* **To be done**: Set out every line of the material below as a numbered list, omitting blank lines and leaving out the pictures.

* **Given information**:

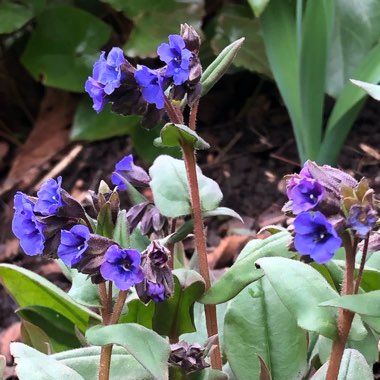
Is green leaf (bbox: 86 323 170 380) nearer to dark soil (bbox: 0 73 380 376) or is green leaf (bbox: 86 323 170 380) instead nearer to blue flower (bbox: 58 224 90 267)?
blue flower (bbox: 58 224 90 267)

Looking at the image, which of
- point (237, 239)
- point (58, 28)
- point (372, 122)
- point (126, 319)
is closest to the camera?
point (126, 319)

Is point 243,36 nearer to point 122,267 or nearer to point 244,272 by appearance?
point 244,272

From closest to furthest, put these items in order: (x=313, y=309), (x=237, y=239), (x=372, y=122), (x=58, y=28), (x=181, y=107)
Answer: (x=313, y=309)
(x=181, y=107)
(x=237, y=239)
(x=372, y=122)
(x=58, y=28)

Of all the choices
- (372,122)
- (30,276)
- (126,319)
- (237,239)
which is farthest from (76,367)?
(372,122)

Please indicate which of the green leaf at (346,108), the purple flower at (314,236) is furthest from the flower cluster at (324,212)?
the green leaf at (346,108)

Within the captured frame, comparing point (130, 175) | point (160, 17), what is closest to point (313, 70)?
point (160, 17)

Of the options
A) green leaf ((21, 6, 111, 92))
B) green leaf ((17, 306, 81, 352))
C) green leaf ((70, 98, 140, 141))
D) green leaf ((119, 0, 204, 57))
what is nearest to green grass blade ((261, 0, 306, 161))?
green leaf ((119, 0, 204, 57))

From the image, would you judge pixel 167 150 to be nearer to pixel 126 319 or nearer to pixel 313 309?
pixel 126 319
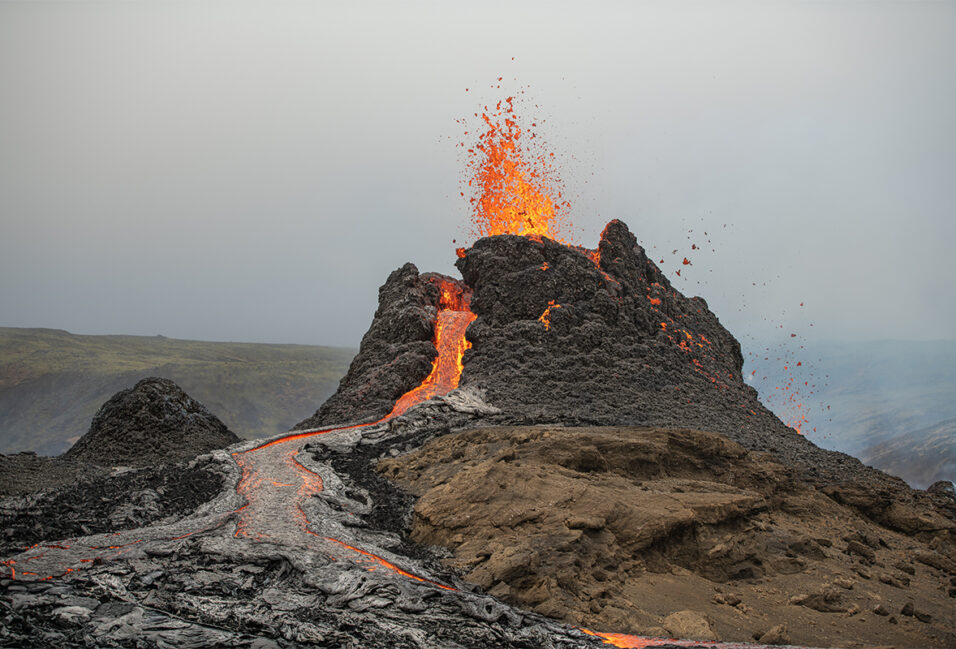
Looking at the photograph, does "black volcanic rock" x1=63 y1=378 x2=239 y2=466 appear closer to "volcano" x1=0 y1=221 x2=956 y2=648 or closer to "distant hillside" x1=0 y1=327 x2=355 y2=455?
"volcano" x1=0 y1=221 x2=956 y2=648

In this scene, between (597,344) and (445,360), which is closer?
(597,344)

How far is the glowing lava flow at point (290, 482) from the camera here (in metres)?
17.5

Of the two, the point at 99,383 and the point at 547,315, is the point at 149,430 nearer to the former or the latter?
the point at 547,315

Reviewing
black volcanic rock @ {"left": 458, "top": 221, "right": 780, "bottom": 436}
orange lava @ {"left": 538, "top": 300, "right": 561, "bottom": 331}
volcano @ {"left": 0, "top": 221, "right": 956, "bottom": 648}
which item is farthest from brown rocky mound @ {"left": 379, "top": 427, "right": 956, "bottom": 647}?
orange lava @ {"left": 538, "top": 300, "right": 561, "bottom": 331}

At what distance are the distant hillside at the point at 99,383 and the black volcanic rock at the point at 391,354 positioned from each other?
48.9 meters

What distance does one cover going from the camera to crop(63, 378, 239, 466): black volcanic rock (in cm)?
3412

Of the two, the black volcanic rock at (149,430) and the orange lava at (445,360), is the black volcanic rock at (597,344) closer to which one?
the orange lava at (445,360)

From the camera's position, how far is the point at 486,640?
1254 cm

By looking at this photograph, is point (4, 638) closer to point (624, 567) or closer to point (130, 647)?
point (130, 647)

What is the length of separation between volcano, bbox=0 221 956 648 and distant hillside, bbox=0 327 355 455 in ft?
215

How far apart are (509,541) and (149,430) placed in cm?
2796

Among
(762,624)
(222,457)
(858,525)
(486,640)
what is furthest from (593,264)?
(486,640)

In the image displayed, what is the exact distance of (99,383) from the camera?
10612 cm


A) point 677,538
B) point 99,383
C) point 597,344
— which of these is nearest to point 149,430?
point 597,344
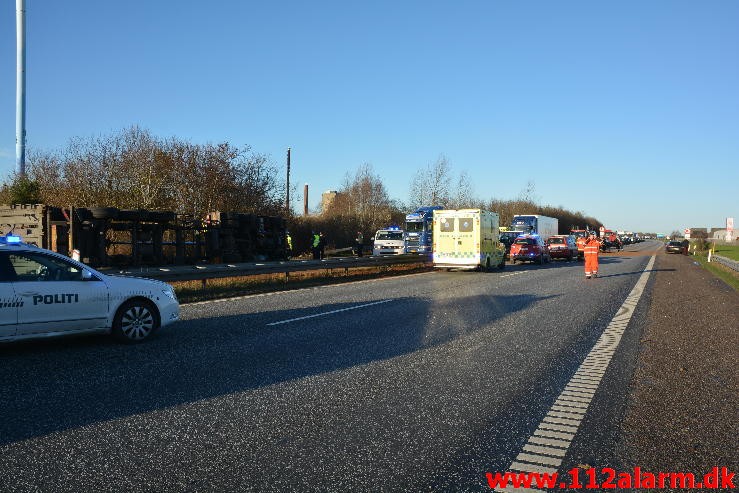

* **Response**:
1. Is green leaf (bbox: 86 323 170 380) nearer to dark soil (bbox: 0 73 380 376) or is green leaf (bbox: 86 323 170 380) instead nearer to blue flower (bbox: 58 224 90 267)?
2. blue flower (bbox: 58 224 90 267)
3. Looking at the image, which of
4. - point (237, 239)
5. - point (58, 28)
6. - point (372, 122)
7. - point (126, 319)
8. is closest to the camera?
9. point (126, 319)
10. Is point 243,36 nearer to point 122,267 or nearer to point 244,272 by appearance?
11. point 244,272
12. From closest to furthest, put these items in order: (x=313, y=309), (x=237, y=239), (x=372, y=122), (x=58, y=28), (x=181, y=107)
13. Answer: (x=313, y=309)
14. (x=181, y=107)
15. (x=237, y=239)
16. (x=372, y=122)
17. (x=58, y=28)
18. Of all the choices
19. - (372,122)
20. - (30,276)
21. - (126,319)
22. - (237,239)
23. which is farthest from (76,367)?
24. (372,122)
25. Please indicate which of the green leaf at (346,108), the purple flower at (314,236) is furthest from the flower cluster at (324,212)?
26. the green leaf at (346,108)
27. Within the captured frame, comparing point (130, 175) | point (160, 17), what is closest to point (313, 70)?
28. point (160, 17)
29. Of the options
30. A) green leaf ((21, 6, 111, 92))
31. B) green leaf ((17, 306, 81, 352))
32. C) green leaf ((70, 98, 140, 141))
33. D) green leaf ((119, 0, 204, 57))
34. what is nearest to green grass blade ((261, 0, 306, 161))?
35. green leaf ((119, 0, 204, 57))
36. From the image, would you judge pixel 167 150 to be nearer to pixel 126 319 or nearer to pixel 313 309?
37. pixel 126 319
38. Looking at the photograph, does "black volcanic rock" x1=63 y1=378 x2=239 y2=466 appear closer to "volcano" x1=0 y1=221 x2=956 y2=648 or closer to "distant hillside" x1=0 y1=327 x2=355 y2=455?
39. "volcano" x1=0 y1=221 x2=956 y2=648
40. In this scene, between (597,344) and (445,360), which is closer?
41. (597,344)
42. How far is the glowing lava flow at point (290, 482) from the camera here (in metres)?
43. 17.5
44. Of the two, the point at 99,383 and the point at 547,315, is the point at 149,430 nearer to the former or the latter?
45. the point at 547,315
46. Reviewing
47. black volcanic rock @ {"left": 458, "top": 221, "right": 780, "bottom": 436}
48. orange lava @ {"left": 538, "top": 300, "right": 561, "bottom": 331}
49. volcano @ {"left": 0, "top": 221, "right": 956, "bottom": 648}
50. which item is farthest from brown rocky mound @ {"left": 379, "top": 427, "right": 956, "bottom": 647}?
51. orange lava @ {"left": 538, "top": 300, "right": 561, "bottom": 331}
52. At what distance are the distant hillside at the point at 99,383 and the black volcanic rock at the point at 391,354 positioned from each other?
53. 48.9 meters
54. What distance does one cover going from the camera to crop(63, 378, 239, 466): black volcanic rock (in cm)?
55. 3412
56. Of the two, the black volcanic rock at (149,430) and the orange lava at (445,360), is the black volcanic rock at (597,344) closer to which one?
57. the orange lava at (445,360)
58. From the camera's position, how far is the point at 486,640?
59. 1254 cm
60. By looking at this photograph, is point (4, 638) closer to point (624, 567) or closer to point (130, 647)?
61. point (130, 647)
62. What is the length of separation between volcano, bbox=0 221 956 648 and distant hillside, bbox=0 327 355 455 in ft?
63. 215
64. How far apart are (509,541) and (149,430) placed in cm?
65. 2796
66. Among
67. (762,624)
68. (222,457)
69. (858,525)
70. (486,640)
71. what is furthest from (593,264)?
72. (486,640)
73. In the image displayed, what is the exact distance of (99,383) from the camera?
74. 10612 cm
75. A) point 677,538
76. B) point 99,383
77. C) point 597,344
78. — which of these is nearest to point 149,430?
79. point 597,344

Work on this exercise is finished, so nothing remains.